The obligations of the Verizon Lessors under the Master Prepaid Lease will be unconditionally and irrevocably guaranteed by Verizon Guarantor. The Master Prepaid Lease will contain events of default applicable to each of the Verizon Lessor and Tower Operator.

Management Agreement

At the closing of the Transaction, the Verizon Contributors, the Verizon Lessors, the Sale Site Subsidiaries and Tower Operator will enter into a Management Agreement (the “Management Agreement”), pursuant to which the Verizon Contributors and the Verizon Lessors will appoint the applicable Sale Site Subsidiary or Tower Operator, as the exclusive operator (the “Manager”) of the Included Property of each managed Sale Site and each managed MPL Site, respectively.


The rights and obligations granted by the Verizon Contributors and the Verizon Lessors to the Manager with respect to the MPL Sites will be the same as the rights and obligations granted to Tower Operator pursuant to the Master Prepaid Lease, including with respect to the Purchase Options, subject to Verizon’s collocation rights on the MPL Sites.
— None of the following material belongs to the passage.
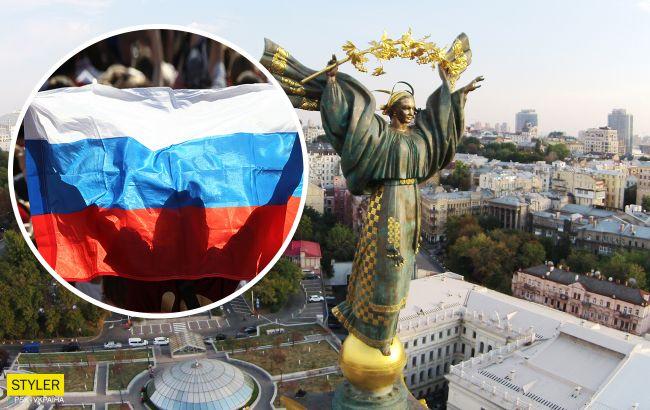 """Студентка из Сум пригрозила сжечь национальные флаги и называла Россию """"великой страной"""""""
With respect to the Sale Sites, the Manager will have all the rights, powers and privileges of the applicable Verizon Contributors with respect to the management, administration and operation of the Included Property of the Sale Sites, subject to Verizon’s collocation rights on the Sale Sites.

The Manager will be responsible for the payment of all expenses related to the Sale Sites and MPL Sites that are subject to the Management Agreement and will be entitled to receive substantially all revenues generated by the Included Property of such Sites, including all revenues under collocation agreements.

Master Lease Agreements

At the closing of the Transaction, the Sale Site Subsidiaries, Verizon Guarantor and, with respect to each Sale Site, a subsidiary of Verizon designated as the collocator for such Sale Site (the “Verizon Collocator”) will enter into a Master Lease Agreement with respect to the Sale Sites (the “Sale Site MLA”), pursuant to which the Sale Site Subsidiaries will lease or make available collocation space at each Sale Site to the designated Verizon Collocator for such Sale Site. Simultaneously therewith, Tower Operator, Verizon Guarantor and the designated Verizon Collocator for each MPL Site will enter into the Master Lease Agreement with respect to the MPL Sites (the “MPL Site MLA” and, together with the Sale Site MLA, the “Master Lease Agreements”), pursuant to which Tower Operator will sublease or make available collocation space at each MPL Site to the designated Verizon Collocator for such MPL Site.

The initial term of each Master Lease Agreement as to each Site will be for a ten-year period and will be automatically extended (unless terminated at such time by the Verizon Collocators) for eight additional five-year renewal terms, unless it is terminated earlier with respect to any Site pursuant to a termination right. The term of the MPL Site MLA with respect to each MPL Site for which Tower Operator does not exercise its Purchase Option under the Master Prepaid Lease will automatically expire upon the expiration of the Master Prepaid Lease with respect to such MPL Site. The term of the MPL Site MLA with respect to each MPL Site for which Tower Operator exercises its Purchase Option under the Master Prepaid Lease will automatically terminate upon the exercise and settlement of such Purchase Option, and such MPL Site will automatically become a Sale Site under the Sale Site MLA.

The designated Verizon Collocator will pay the Sale Site Subsidiaries under the Sale Site MLA and Tower Operator under the MPL Site MLA an initial collocation rent of $1,900 per month for each Site, with annual rent increases of 2%. The payment of collocation rent by the designated Verizon Collocator to the Sale Site Subsidiaries or Tower Operator, as applicable, will be unconditionally and irrevocably guaranteed by Verizon Guarantor. The Master Lease Agreements will contain events of default applicable to the Verizon Collocators and the Sale Site Subsidiaries or Tower Operator, as applicable.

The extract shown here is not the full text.